Partner | KAENDRA Tour & MICE

Rabu, 17 Oktober 2012

JANGAN BERSEDIH


Jika kita melihat atau mendengar ada orang yang bersedih, kita sering mendengar nasehat jangan bersedih( laa tahzan). Padahal rasa sedih yang datang tidak pernah kita kehendaki. Perasaan itu datang tanpa direncanakan. Sama halnya disaat kita bahagia, datangnya juga tiba-tiba. Karena rasa sedih bukan merupakan kata kerja, melainkan suatu keadaan dari imbas dari apa yang sedang kita
lakukan.


Tetapi bukan berarti nasehat itu salah, melainkan harus kita cermati ada maksud apa yang ada didalam nasehat itu. Dan bukan berarti kita diperbolehkan atau dilarang untuk bersedih, namun jadikanlah petunjuk pada diri kita bahwa sesungguhnya disaat kita bersedih, akan mendapatkan anti energi sesuai dengan apa yang dibutuhkan.


Anti energi akan kita dapatkan jika disaat merasakan kesedihan, maka jalan satu-satunya kesedihan itu harus kita rasakan, harus kita cicil sedikit demi sedikit sampai akhirnya perasaan sedih itu akan hilang dengan sendirinya.


Hal ini sama dengan disaat kita berhutang, jika kita cicil sedikit demi sedikit, sudah barang tentu lambat laun hutangnya akan habis atau impas/ nol dll.

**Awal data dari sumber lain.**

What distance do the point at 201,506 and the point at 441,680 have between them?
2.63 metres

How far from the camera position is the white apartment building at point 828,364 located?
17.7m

Akan tetapi jika disaat kita bersedih lalu menjadi pikiran, maka kesedihan itu tidak akan hilang, bahkan justru akan beranak pinak menuju kesedihan-kesedihan lain, seperti halnya punya hutang bank yang tidak pernah dicicil, lama kelamaan hutangnya jadi bertambah.


Sama halnya disaat kita bahagia, tanpa disuruh kita tentu akan menikmati dan merasakan kebahagiaan itu, yang lambat laun kebahagiaannya juga akan hilang sesuai dengan tingkat kebahagiaan yang dirasakan.


Adapun perbedaan antara sedih dan bahagia adalah pada tingkat nilai rasa yang didapat. Kalau kesedihan akan menghasilkan anti energi, jika bahagia akan menghasilkan energi. Seperti halnya yang pernah saya tuliskan terdahulu, bahwa jika energi digabungkan dengan anti energi akan tercipta materi.


Jadi intinya : segala sesuatu hal yang negatif memang akan mengarah pada pikiran, segala hal yang positif mengarah pada kenikmatan. Padahal, keduanya adalah merupakan petunjuk bagi kita sedang berada dalam keadaan apa. Keadaan yang positif ataukah negatif. Jika negatif menghasilkan anti energi, jika posisitf menghasilkan energi.


Dan jika kita mengalami keadaan sedih(negatif), maka anti energi akan tertampung dengan sendirinya. Dan supaya tidak menjadi pikiran, kita harus prihatin. Dan dengan prihatin sama halnya kita telah menyaring seluruh kesedihan itu sedikit demi sedikit menjadi anti energi. Jika tidak, dan tetap menjadi pikiran, yang terjadi justru ; akan muncul rasa ngresula(mengeluh), naik menuju nelangsa, meningkat menjadi rekasa, sengsara yang akhirnya puncaknya adalah cilaka.Sehingga yang diharapkan anti energi murni tidak akan pernah didapat.


Begitu juga disaat kita bahagia, harus muncul kesadaran bahwa cepat atau lambat kebahagiaan itu akan sirna. Semakin kita menikmati maka akan semakin cepat habisnya kebahagiaan itu. Maka dari itu, selagi rasa kebahagiaan itu muncul, kita harus segera mensyukuri, karena dengan rasa syukur itu akan merubah rasa bahagia menjadi energi untuk kita simpan baik dikehidupan sekarang maupun dikehidupan kelak setelah meninggal.


Untuk itu jangan bersedih ( Laa Tahzan).